→ **Text shown**
+===+

Tammy & Fox 15 months
blog: Gingernut Fox
I was born to a woman not worthy of the title Mother as she was a dreadful one, you could say I was one of the lucky ones as I was taken into care at a very young age along with my sister and then much later my brother and we grew up with a wonderfully nurturing and encouraging mum, someone who has spent her life caring for other people’s children.
Children can be cruel and I was often bullied for not having a real mum or dad my mum's answer was always “Well you were special we got to pick you and their parents were stuck with them” – I told you she was lovely!
From a very young age I was never certain I should be a mum. I was never one for ‘family’ I didn’t crave creating my own family and I rarely let people close to me and have been very independent my whole life. Always in the back of my mind was ‘What if I were like the woman who gave birth to me?’
Things changed 13 years ago when my nephew was born. I had never come into contact with a baby before and I certainly never thought I would want to be around one or heaven forbid look after one!

+===+

→ **Dataset content**
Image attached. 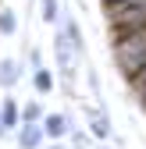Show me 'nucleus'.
I'll list each match as a JSON object with an SVG mask.
<instances>
[{"mask_svg":"<svg viewBox=\"0 0 146 149\" xmlns=\"http://www.w3.org/2000/svg\"><path fill=\"white\" fill-rule=\"evenodd\" d=\"M61 32H64V39L71 43V50H75V57H86V36H82V29H79V22H75V18H64Z\"/></svg>","mask_w":146,"mask_h":149,"instance_id":"nucleus-3","label":"nucleus"},{"mask_svg":"<svg viewBox=\"0 0 146 149\" xmlns=\"http://www.w3.org/2000/svg\"><path fill=\"white\" fill-rule=\"evenodd\" d=\"M32 89L39 92V96H50V92L57 89V78H53V71H50V68H43V64H39V68H32Z\"/></svg>","mask_w":146,"mask_h":149,"instance_id":"nucleus-4","label":"nucleus"},{"mask_svg":"<svg viewBox=\"0 0 146 149\" xmlns=\"http://www.w3.org/2000/svg\"><path fill=\"white\" fill-rule=\"evenodd\" d=\"M43 22L46 25L61 22V4H57V0H43Z\"/></svg>","mask_w":146,"mask_h":149,"instance_id":"nucleus-9","label":"nucleus"},{"mask_svg":"<svg viewBox=\"0 0 146 149\" xmlns=\"http://www.w3.org/2000/svg\"><path fill=\"white\" fill-rule=\"evenodd\" d=\"M18 32V18L11 7H0V36H14Z\"/></svg>","mask_w":146,"mask_h":149,"instance_id":"nucleus-8","label":"nucleus"},{"mask_svg":"<svg viewBox=\"0 0 146 149\" xmlns=\"http://www.w3.org/2000/svg\"><path fill=\"white\" fill-rule=\"evenodd\" d=\"M29 64L39 68V64H43V53H39V50H29Z\"/></svg>","mask_w":146,"mask_h":149,"instance_id":"nucleus-11","label":"nucleus"},{"mask_svg":"<svg viewBox=\"0 0 146 149\" xmlns=\"http://www.w3.org/2000/svg\"><path fill=\"white\" fill-rule=\"evenodd\" d=\"M103 7H114V4H128V0H100Z\"/></svg>","mask_w":146,"mask_h":149,"instance_id":"nucleus-12","label":"nucleus"},{"mask_svg":"<svg viewBox=\"0 0 146 149\" xmlns=\"http://www.w3.org/2000/svg\"><path fill=\"white\" fill-rule=\"evenodd\" d=\"M43 142H46L43 124H32V121H22V124H18V149H39Z\"/></svg>","mask_w":146,"mask_h":149,"instance_id":"nucleus-1","label":"nucleus"},{"mask_svg":"<svg viewBox=\"0 0 146 149\" xmlns=\"http://www.w3.org/2000/svg\"><path fill=\"white\" fill-rule=\"evenodd\" d=\"M7 132H11V128L4 124V117H0V139H7Z\"/></svg>","mask_w":146,"mask_h":149,"instance_id":"nucleus-13","label":"nucleus"},{"mask_svg":"<svg viewBox=\"0 0 146 149\" xmlns=\"http://www.w3.org/2000/svg\"><path fill=\"white\" fill-rule=\"evenodd\" d=\"M43 135L50 139V142H57V139H64L68 132H71V121H68V114H43Z\"/></svg>","mask_w":146,"mask_h":149,"instance_id":"nucleus-2","label":"nucleus"},{"mask_svg":"<svg viewBox=\"0 0 146 149\" xmlns=\"http://www.w3.org/2000/svg\"><path fill=\"white\" fill-rule=\"evenodd\" d=\"M50 149H64V146H57V142H53V146H50Z\"/></svg>","mask_w":146,"mask_h":149,"instance_id":"nucleus-14","label":"nucleus"},{"mask_svg":"<svg viewBox=\"0 0 146 149\" xmlns=\"http://www.w3.org/2000/svg\"><path fill=\"white\" fill-rule=\"evenodd\" d=\"M89 135L93 139H111L114 128H111V117L103 110H89Z\"/></svg>","mask_w":146,"mask_h":149,"instance_id":"nucleus-5","label":"nucleus"},{"mask_svg":"<svg viewBox=\"0 0 146 149\" xmlns=\"http://www.w3.org/2000/svg\"><path fill=\"white\" fill-rule=\"evenodd\" d=\"M22 121L39 124V121H43V107H39V103H25V107H22Z\"/></svg>","mask_w":146,"mask_h":149,"instance_id":"nucleus-10","label":"nucleus"},{"mask_svg":"<svg viewBox=\"0 0 146 149\" xmlns=\"http://www.w3.org/2000/svg\"><path fill=\"white\" fill-rule=\"evenodd\" d=\"M0 117H4L7 128H18V124H22V107H18L14 96H7L4 103H0Z\"/></svg>","mask_w":146,"mask_h":149,"instance_id":"nucleus-7","label":"nucleus"},{"mask_svg":"<svg viewBox=\"0 0 146 149\" xmlns=\"http://www.w3.org/2000/svg\"><path fill=\"white\" fill-rule=\"evenodd\" d=\"M18 78H22V64H18L14 57H4L0 61V89H14Z\"/></svg>","mask_w":146,"mask_h":149,"instance_id":"nucleus-6","label":"nucleus"}]
</instances>
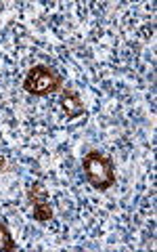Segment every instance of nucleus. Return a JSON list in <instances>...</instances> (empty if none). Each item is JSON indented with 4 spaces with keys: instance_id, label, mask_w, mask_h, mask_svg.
Listing matches in <instances>:
<instances>
[{
    "instance_id": "nucleus-4",
    "label": "nucleus",
    "mask_w": 157,
    "mask_h": 252,
    "mask_svg": "<svg viewBox=\"0 0 157 252\" xmlns=\"http://www.w3.org/2000/svg\"><path fill=\"white\" fill-rule=\"evenodd\" d=\"M61 107H63V114L67 116V120L84 116V112H86L80 93H76V91H65L61 94Z\"/></svg>"
},
{
    "instance_id": "nucleus-5",
    "label": "nucleus",
    "mask_w": 157,
    "mask_h": 252,
    "mask_svg": "<svg viewBox=\"0 0 157 252\" xmlns=\"http://www.w3.org/2000/svg\"><path fill=\"white\" fill-rule=\"evenodd\" d=\"M13 250H17V244H15L6 223L0 220V252H13Z\"/></svg>"
},
{
    "instance_id": "nucleus-2",
    "label": "nucleus",
    "mask_w": 157,
    "mask_h": 252,
    "mask_svg": "<svg viewBox=\"0 0 157 252\" xmlns=\"http://www.w3.org/2000/svg\"><path fill=\"white\" fill-rule=\"evenodd\" d=\"M23 89L36 97H46L63 89V76L49 65H34L23 80Z\"/></svg>"
},
{
    "instance_id": "nucleus-3",
    "label": "nucleus",
    "mask_w": 157,
    "mask_h": 252,
    "mask_svg": "<svg viewBox=\"0 0 157 252\" xmlns=\"http://www.w3.org/2000/svg\"><path fill=\"white\" fill-rule=\"evenodd\" d=\"M29 202L34 210H31V217L36 220H40V223H46V220L52 219V206L49 202V191H46V187L42 183H34L29 187Z\"/></svg>"
},
{
    "instance_id": "nucleus-1",
    "label": "nucleus",
    "mask_w": 157,
    "mask_h": 252,
    "mask_svg": "<svg viewBox=\"0 0 157 252\" xmlns=\"http://www.w3.org/2000/svg\"><path fill=\"white\" fill-rule=\"evenodd\" d=\"M82 168L86 172V179L88 183L99 189V191H107L109 187H113L115 183V172H113V160L105 154L92 149L84 156L82 160Z\"/></svg>"
}]
</instances>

+===+

→ **Task 1**
From the blog post, write out the stretch from "Children can be" through "look after one!" word for word.
→ **Task 2**
Which passages in the blog post about becoming a mum are set inside quotation marks, single or double? List every one.
→ **Task 3**
Carry on the blog post about growing up in care and doubting motherhood, starting right after its last sentence.

→ **Written reply 1**
Children can be cruel and I was often bullied for not having a real mum or dad my mum's answer was always “Well you were special we got to pick you and their parents were stuck with them” – I told you she was lovely!
From a very young age I was never certain I should be a mum. I was never one for ‘family’ I didn’t crave creating my own family and I rarely let people close to me and have been very independent my whole life. Always in the back of my mind was ‘What if I were like the woman who gave birth to me?’
Things changed 13 years ago when my nephew was born. I had never come into contact with a baby before and I certainly never thought I would want to be around one or heaven forbid look after one!

→ **Written reply 2**
- “Well you were special we got to pick you and their parents were stuck with them”
- ‘family’
- ‘What if I were like the woman who gave birth to me?’

→ **Written reply 3**
But I fell in love with that little boy and I loved him like my own and when his little brother and sister came along my heart expanded and I finally started to understand how important family was, but still I had niggling doubts over my own ability to be a mother and I ploughed on with having building a career and enjoying the freedom a childfree life comes with.
I wish I could tell you when the light bulb moment happened because I genuinely don’t know, I still don’t really know if it did or if the practicalities of having a child in my mid-thirties hit me and I just decided to go for it. I know that I certainly started to feel more confident as a person, I had a career, a home, a husband and I felt settled and calm and just ready.
Of course you know that I now do have a baby because I am writing about motherhood and our beautiful little boy Fox arrived in February last year.
I wasn’t there to meet him when he was born when I woke up someone handed me this tiny bundle and I became a mum – in the physical sense because I had no idea what I was meant to do with this helpless creature that needed me 24 hours a day.
I felt like I had failed him already, I didn’t know him, I didn’t know what he wanted and that first night when everyone had left and it was just the two of us was terrifying. I lay and stared at him; this new person that I had made, that I was responsible for, that would change my life and I wondered what on earth I was going to do.
I spent the next few weeks like many new mums in a haze of exhaustion, recovering from a C-section with a tiny underweight baby who wouldn’t feed. I remember very tearfully at my lowest point telling my husband one night that we had made a terrible mistake and could we take him back….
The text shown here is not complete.